A propósito da Festa do Avante 2018, escrevi no dia seguinte ao seu encerramento um twitter a dizer o óbvio: Jerónimo de Sousa discursou a abrir e a encerrar a Festa. E do muito que falou nos dois discursos, disse nada. Nada de substancialmente novo, concluiria, no contexto, qualquer bom entendedor. Só que ao escrever assim, sem mais, para poupar caracteres e “puxar” pela mente das leitoras, dos leitores, eu próprio intuía que iria ter dezenas de inscritos e votantes no PCP à perna a “malhar-me”, implacáveis. E não me enganei. Não pude, contudo, deixar de sorrir, por me ver, uma vez mais, confirmado como Sinal de contradição, a revelar os pensamentos escondidos de muitos.
Fica deste modo mais do que provado que não é só ao nível das privilegiadas cúpulas clericais da igreja católica e de muitos católicos súbditos delas, que sou tido como persona non grata, padre subversivo, ateu, até terrorista. De resto, já em seu sinistro tempo, a Pide/DGS me olhou e tratou como um perigoso comunista infiltrado na igreja católica. O próprio bispo D. António Ferreira Gomes terá pensado o mesmo, quando, menos de um mês depois da minha segunda prisão em Caxias, vê ser editado um novo Livro meu, CHICOTE NO TEMPLO, Edições Afrontamento, 1973. Tudo tratado antes, sem que a Pide/DGS desse por tal. De que tipo de organização disporia eu, pensa o bispo?!
Felizmente, o meu advogado de defesa, Dr. José da Silva, nos dois julgamentos a que fui sujeito no Tribunal Plenário do Porto, foi capaz de ver bem mais fundo do que o próprio bispo. Por isso soube resistir à tentação de fazer dos meus julgamentos, um caso político, como então todos os advogados de defesa faziam com os seus clientes presos políticos.
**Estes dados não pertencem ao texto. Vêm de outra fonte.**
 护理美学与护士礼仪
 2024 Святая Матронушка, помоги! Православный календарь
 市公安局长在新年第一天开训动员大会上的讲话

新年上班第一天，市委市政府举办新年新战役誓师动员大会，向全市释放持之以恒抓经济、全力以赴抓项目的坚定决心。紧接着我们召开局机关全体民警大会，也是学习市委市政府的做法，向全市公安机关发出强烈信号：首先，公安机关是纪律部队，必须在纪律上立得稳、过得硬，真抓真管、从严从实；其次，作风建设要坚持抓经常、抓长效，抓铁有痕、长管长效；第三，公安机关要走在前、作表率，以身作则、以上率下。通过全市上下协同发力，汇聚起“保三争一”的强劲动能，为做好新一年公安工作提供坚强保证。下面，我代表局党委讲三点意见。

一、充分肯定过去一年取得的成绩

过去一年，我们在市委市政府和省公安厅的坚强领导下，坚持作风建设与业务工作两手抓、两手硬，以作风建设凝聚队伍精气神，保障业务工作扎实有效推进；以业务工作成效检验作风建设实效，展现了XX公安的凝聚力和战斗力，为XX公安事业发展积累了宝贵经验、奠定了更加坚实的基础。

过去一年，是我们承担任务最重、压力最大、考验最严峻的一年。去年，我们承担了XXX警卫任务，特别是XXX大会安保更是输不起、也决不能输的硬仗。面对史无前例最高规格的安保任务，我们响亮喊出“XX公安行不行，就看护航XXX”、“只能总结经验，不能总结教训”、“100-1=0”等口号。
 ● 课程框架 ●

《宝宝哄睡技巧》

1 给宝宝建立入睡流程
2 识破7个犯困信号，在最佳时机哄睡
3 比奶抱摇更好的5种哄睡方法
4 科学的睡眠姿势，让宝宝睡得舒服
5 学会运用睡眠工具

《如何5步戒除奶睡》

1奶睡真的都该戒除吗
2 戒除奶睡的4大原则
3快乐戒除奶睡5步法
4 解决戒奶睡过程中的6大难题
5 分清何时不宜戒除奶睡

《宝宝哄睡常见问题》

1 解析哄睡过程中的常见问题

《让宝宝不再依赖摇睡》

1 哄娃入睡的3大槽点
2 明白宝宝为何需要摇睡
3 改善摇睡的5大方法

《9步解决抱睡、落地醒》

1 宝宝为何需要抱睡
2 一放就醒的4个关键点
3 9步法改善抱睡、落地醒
Teve a audácia de nunca se desviar do âmbito que me é específico: o do Evangelho de Jesus que, como presbítero da igreja ao serviço da Humanidade, não apenas da igreja, me cumpre praticar-anunciar a tempo e fora de tempo. Ficou assim claro para todo o sempre que sou incómodo, caluniado, rejeitado, odiado e, por fim, até simbolicamente crucificado, apenas por ser um presbítero que pratica-anuncia o Evangelho de Jesus. Não me perdoam que viva neste tipo de mundo-Sistema de Poder sem jamais ser dele.
Mas o meu twitter dizia mais. Melhor, perguntava: Para quando uma mulher na liderança do PCP? Sucede que o fanatismo ideológico dos que me comentaram não os deixou sequer dar por esta minha oportuna pergunta. E a prova é que a esmagadora maioria nem sequer deu por ela. Mas era aí que eu pretendia chegar. Porque, neste tipo de mundo-Sistema de Poder, os Partidos políticos são oportunos, mas apenas como partidos-parteira, por isso, especialistas na Arte de cuidar da vida, das pessoas, da Terra. Uma Arte própria do Feminino. De contrário, não passam de peças na engrenagem do Sistema de Poder, o mesmo que progressivamente rouba a voz e a vez às populações e as condena à condição de meros votantes. Resultado: Crescem as minorias dirigentes e as populações diminuem. Uma situação que raia o sadomasoquismo político.
Aliás, este ano, os discursos do secretário geral do PCP ficaram completamente esvaziados de interesse político, uma vez que a Festa do Avante foi precedida por uma entrevista de Jerónimo de Sousa à RTP, precedida, por sua vez, de um breve mas revelador vídeo gravado com ele na sede nacional do Partido. Sem que as câmaras da RTP pudessem mostrar o seu próprio gabinete de trabalho! Acontece que este vídeo divulga conversas que deixam (quase) nu o misterioso PCP. E quem não deve ter gostado nada do que ouviu Jerónimo dizer na entrevista sobre o OE2019, foram os líderes da CGTP e seus Sindicatos, com destaque para o da Fenprof. Ao separar, e bem, as reivindicações deles das negociações para o OE2019, Jerónimo esvaziou de uma penada as lutas e as greves já anunciadas por eles e cujas reivindicações, legítimas, só são concretizáveis num tipo de mundo outro, que não este do Sistema de Poder. Mas quantos inclusive de Esquerda estão dispostos a dar-lhe corpo nos próprios corpos?!